If you’re visiting Hong Kong for the Hammer Series, all three pro riders agree that you should definitely spend a few days exploring the city. "Hong Kong is fantastic, with lots to see and do. This year I’m looking forward to more fantastic Hong Kong cuisine and seeing more that the city has to offer,” says Meyer.
“We had some days before and after Hammer Hong Kong to explore the city. It was a really nice experience!” adds Baska. “Just racing through the city centre in Hong Kong is such a cool thing to do, with the whole city closing down for a day for us to ride our bikes,” says Doull. “It’s really an amazing city.”
As a spectator in Hong Kong, you’ll be much closer to the action than at traditional races because of the closed-circuit nature of the Hammer Series. For the best vantage points, “See if you can find a spot near the finish line so you can watch the riders sprint for points every lap. It’s quite a view,” Doull says. “Or maybe on the bridge going over the course. From there, you can see the race from all kinds of angles.”
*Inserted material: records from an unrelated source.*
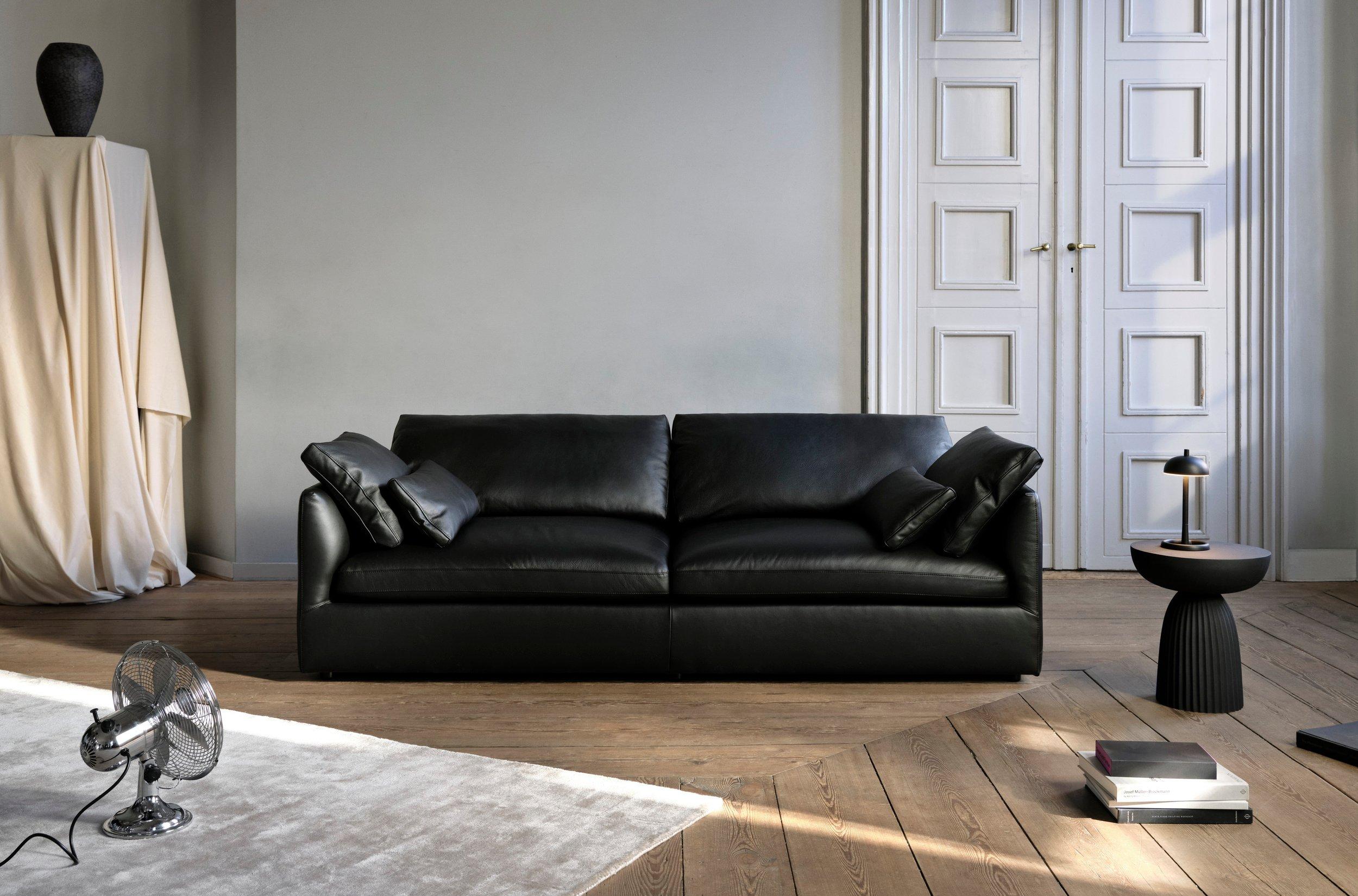 Black Paris table lamp on black Expose side table beside black sofa; Rubble vase on draped pedestal in classic interior.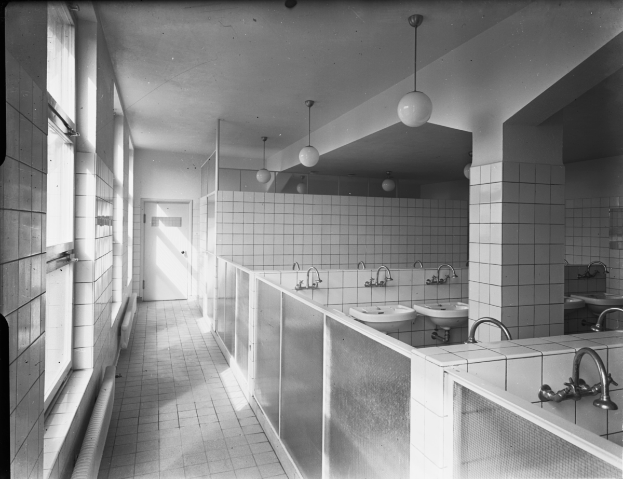 Ein Schwarz-Weiß-Foto einer öffentlichen Toilette mit Waschbecken, Wasserhähnen, von der Decke hängenden Lampen, Wänden, Fenstern und einer Tür.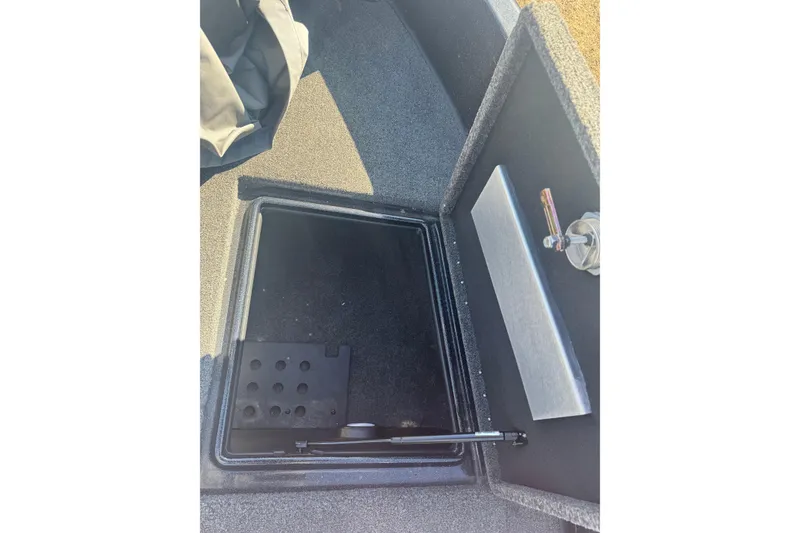 Slide: The Image of 2021 Nitro ZV19 Sport boat storage compartment with carpeted interior and hydraulic lift. - 14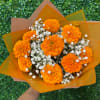 Orange marigold bouquet with white baby's breath in orange wrap
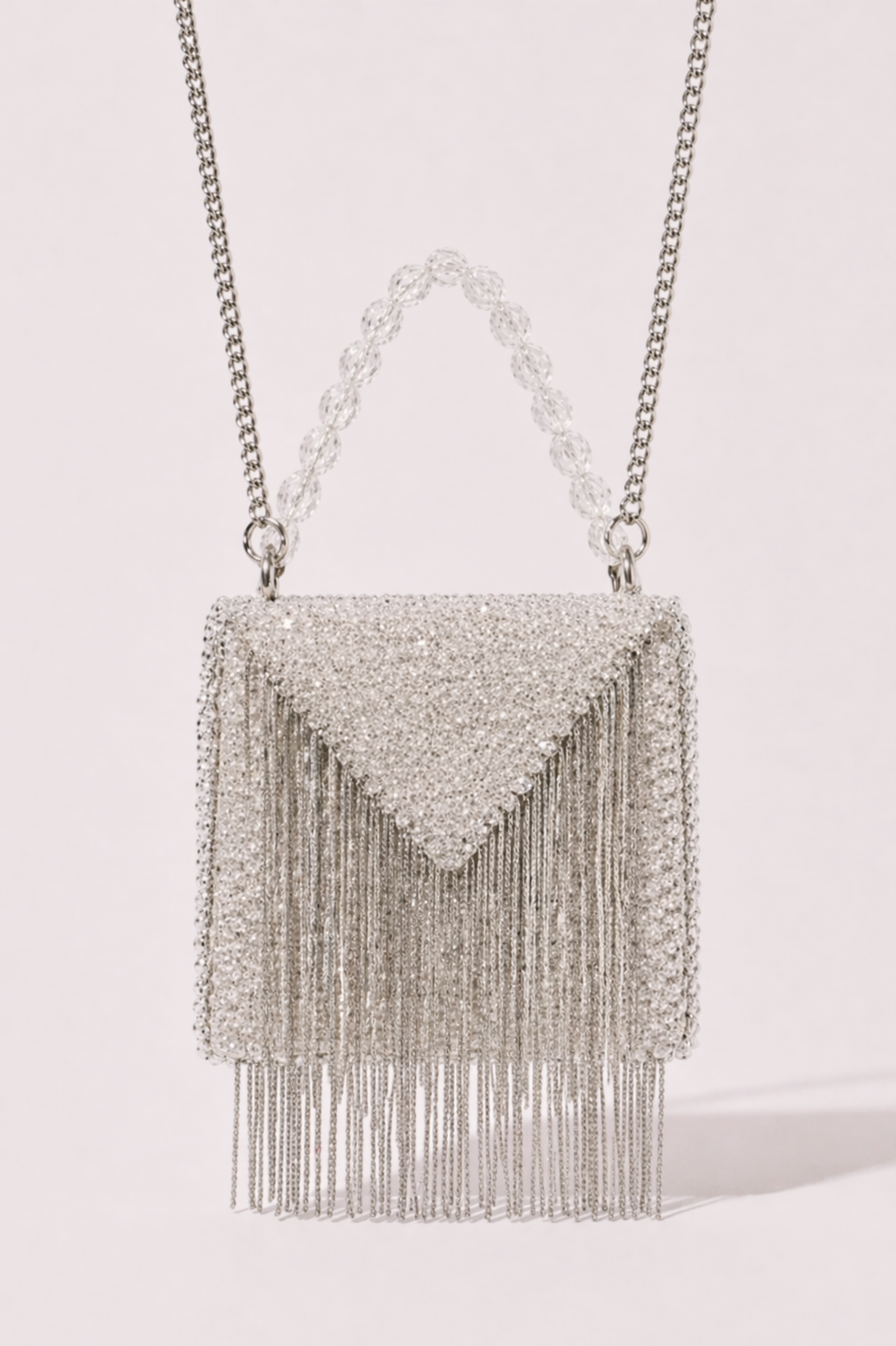 Silver fringe sling bag with shimmering crystal detailing and sleek metallic chains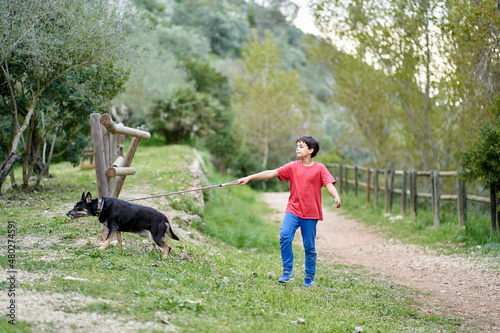 Cute little boy  walking his little pet dog in rural rapeseed field next to him  boy walking on a small path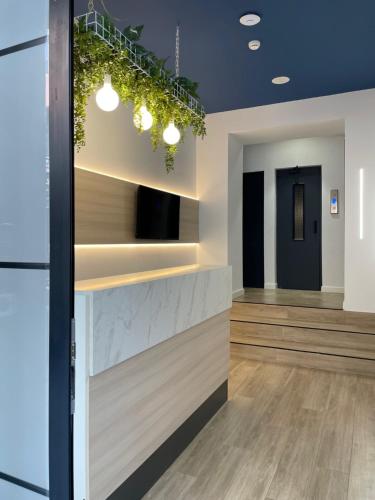 a lobby with a waiting area with plants on the wall at LC Hotel Urbano in Alicante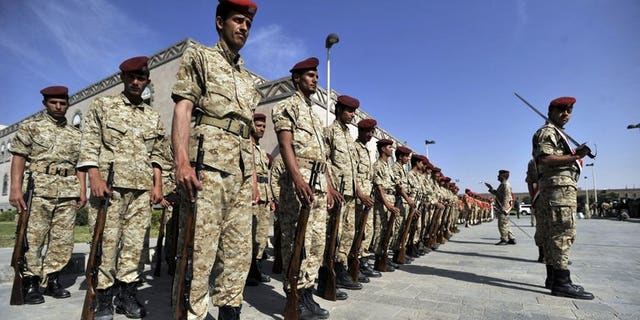 Yemeni soldiers parade during the funeral of victims of bombing attacks on the Gulf of Aden on September 22, 2013 in Sanaa. Unidentified gunmen shot dead on Tuesday a Yemeni air force officer in the capital, the second killing of its kind in less than 24 hours, a military official said.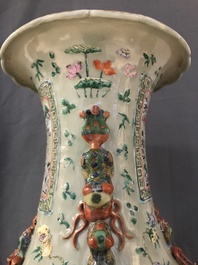 A pair of large Chinese famille verte celadon-ground vases with figural design, 19th C.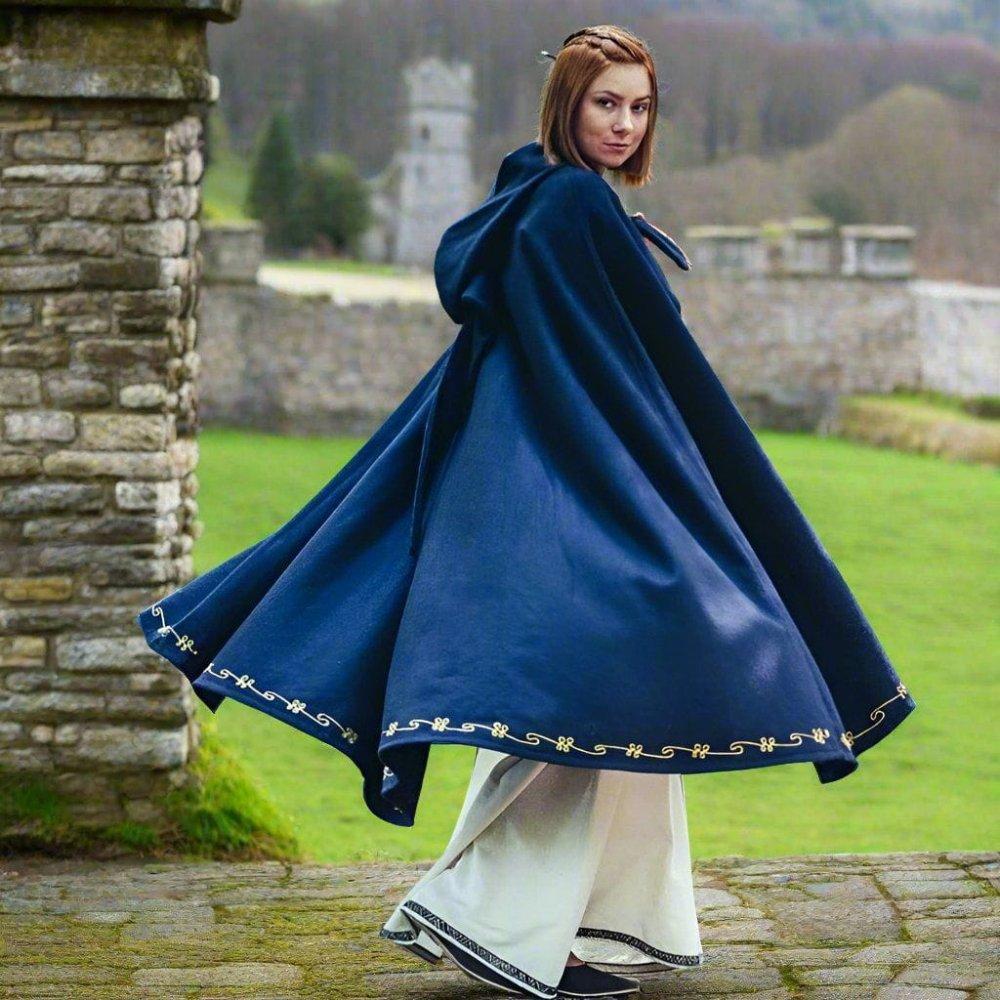 Blue Renaissance hooded wool blend cloak with unique gold hand embroidery, flowing over white period garments.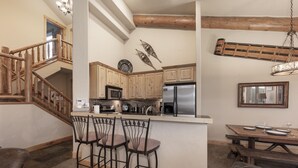 A kitchen with wooden cabinets, a stainless steel refrigerator, and a wooden island with bar stools. - Antler Way At Lakota.... 3 Bedroom Townhouse by RedAwning (Winter Park)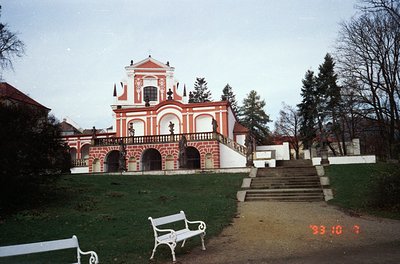 Baroque-style pavilion with red-and-white striped brickwork, central dome, and arched colonnades. Overgrown park setting with...
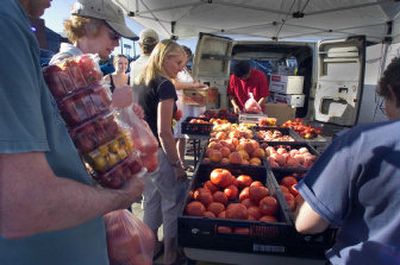 
Shoppers line up to buy fresh  tomatoes and other produce at the Spokane Farmers' Market on Second Avenue just off Division. 
 (Christopher Anderson/ / The Spokesman-Review)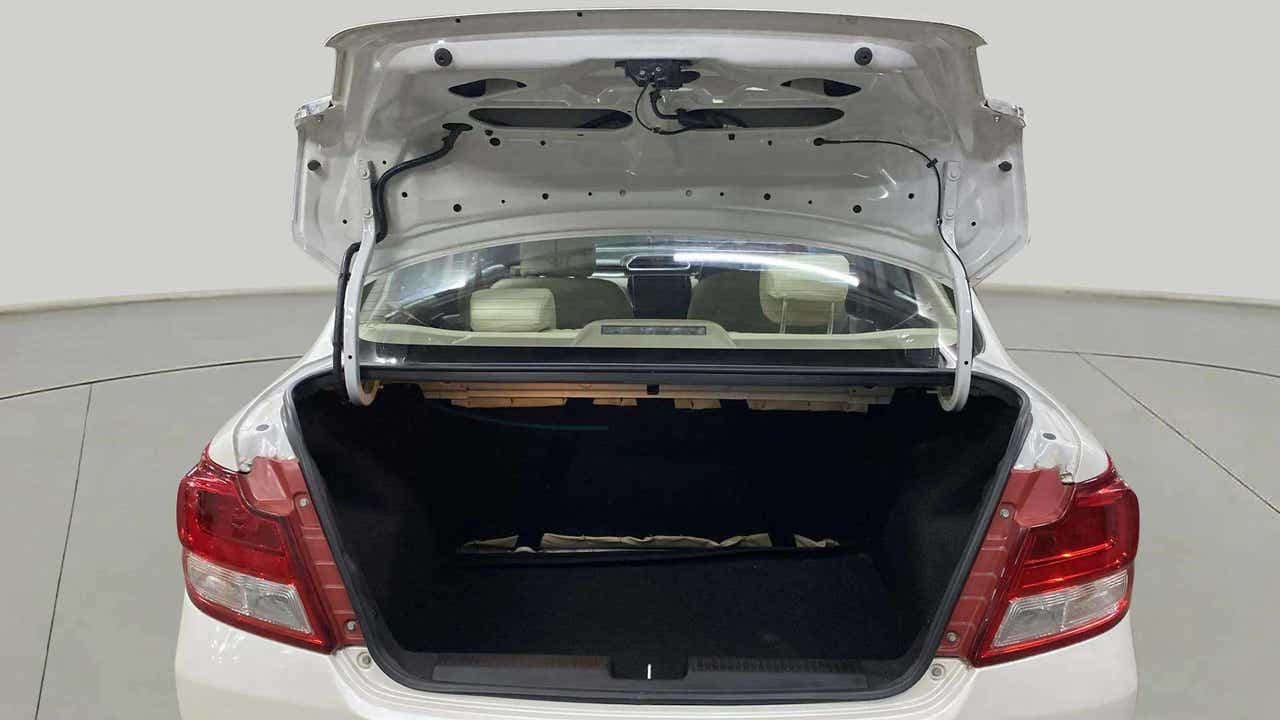 Open boot view of a arctic white Maruti Suzuki Dzire 2018-2023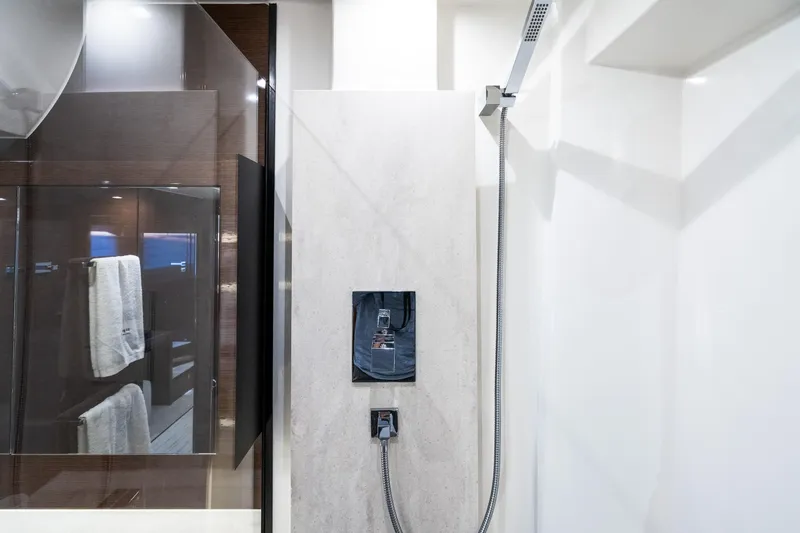 Slide: The Image of Modern shower area in 2018 Prestige 630 yacht, featuring sleek design and glass enclosure. - 72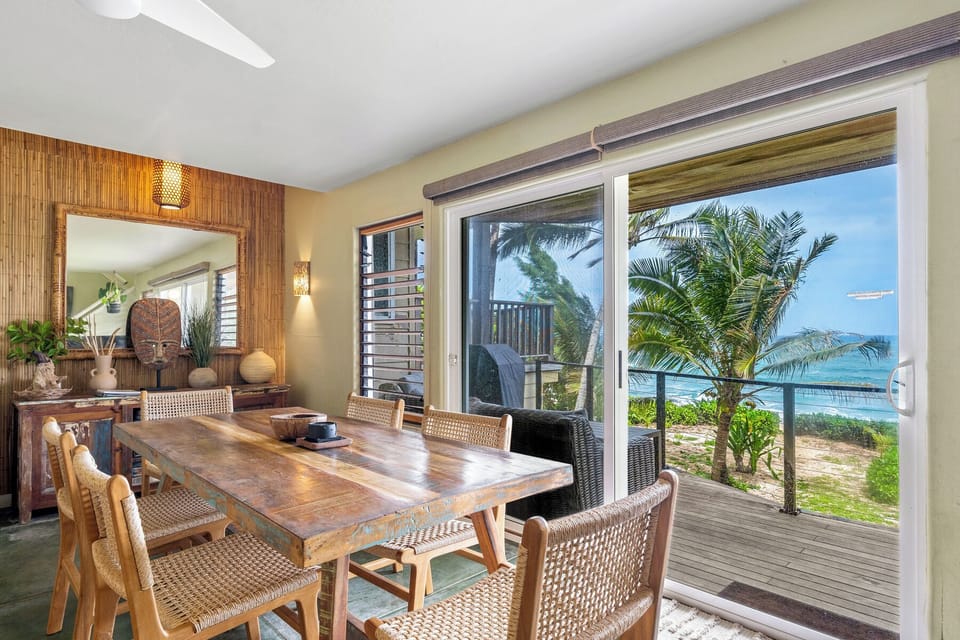 The tropical dining room frames stunning ocean views through floor-to-ceiling windows, where palm trees sway just beyond your private terrace.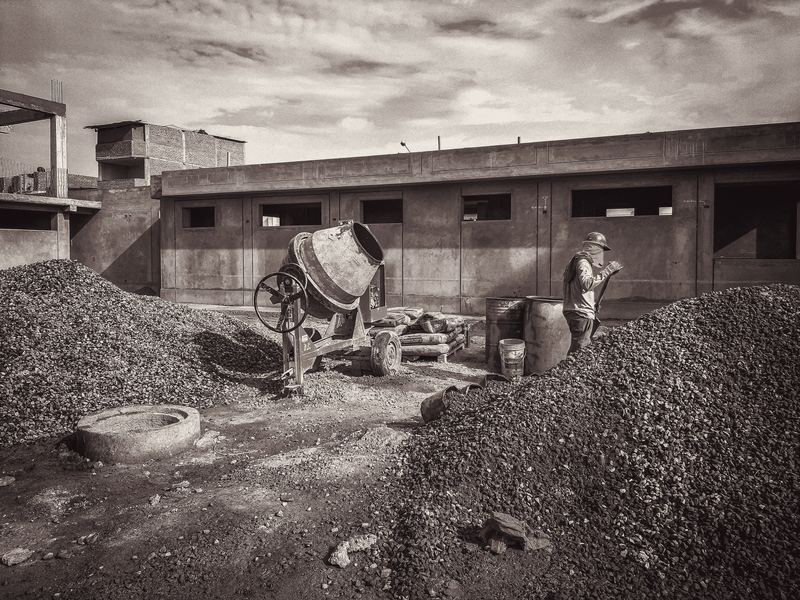 Canteiro de obras com betoneira e estrutura de concreto em execução ao fundo.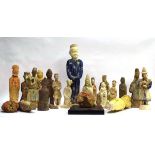 Twenty-three Chinese pottery tomb and other figures of varying sizes, including a mounted mask, l.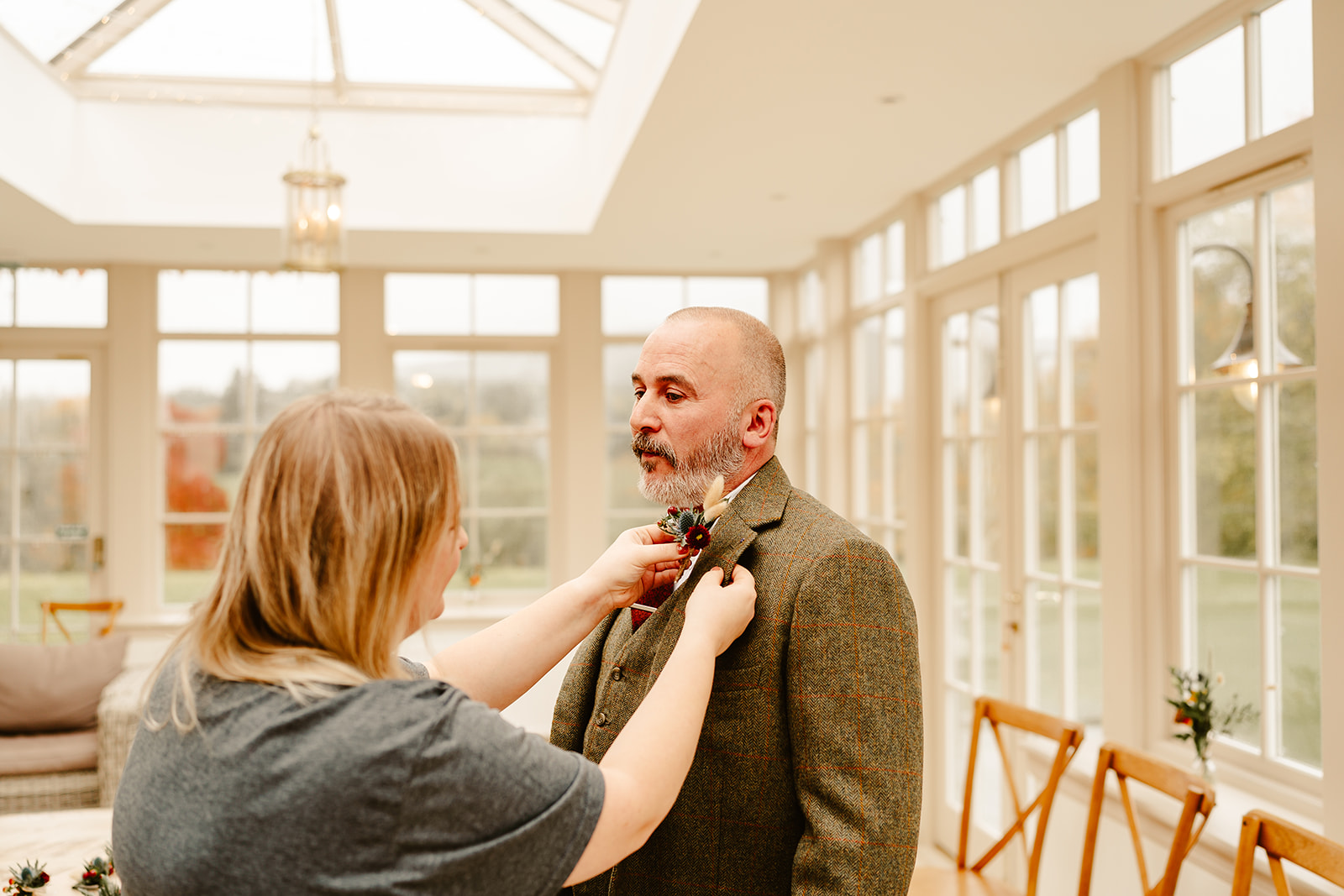a woman is putting a button hole on the groom at ballogie house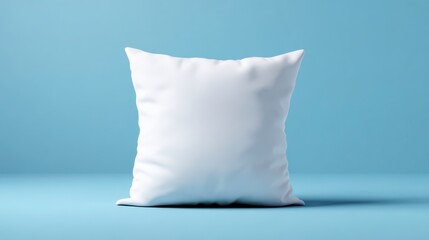 Cozy Cushion: The plush white cushion stands alone, providing a clean and inviting aesthetic. Ideal for comfort or design with a calming blue backdrop.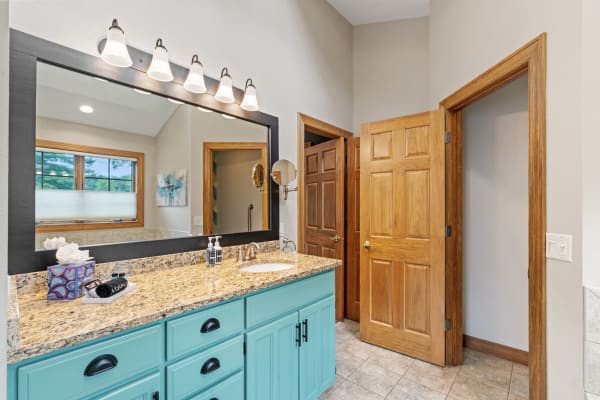 A contemporary bathroom with a turquoise vanity, granite countertop, and warm wooden accents.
Cameron Meyer, Mitchelton-SCOTT:
Cameron Meyer is a talented all-rounder and has been part of many team time trial victories, along with claiming general classification wins himself. However, his strengths aren’t only on the road. As a multiple world champion on the track, he is a truly diverse rider. Last year, Meyer was part of the Mitchelton-SCOTT team who won the Hammer Series overall. He’s also the team’s dedicated Hammer Captain this year.
Erik Baska, BORA-hansgrohe:
Erik Baska is a strong all-round rider who packs a fast finish as well. He’s well-suited for the Classics and other hard and flat races where he can bank on his raw power and good sprint. Baska was part of the BORA-hansgrohe team who finished third in Hammer Hong Kong last year. His most recent Hammer performance this year was in Hammer Limburg where Baska helped his team take third place overall.
Owain Doull, Team INEOS:
Owain Doull turned professional on the road after claiming an Olympic gold medal on the track in 2016 as part of the British team pursuit squad. The Welshman has quickly developed into a strong all-round talent, adept in the tough terrain of the Classics but also a capable stage racer, as witnessed by his third place overall finish at the Tour of Britain. Doull is Team INEOS’ appointed Hammer Captain this year.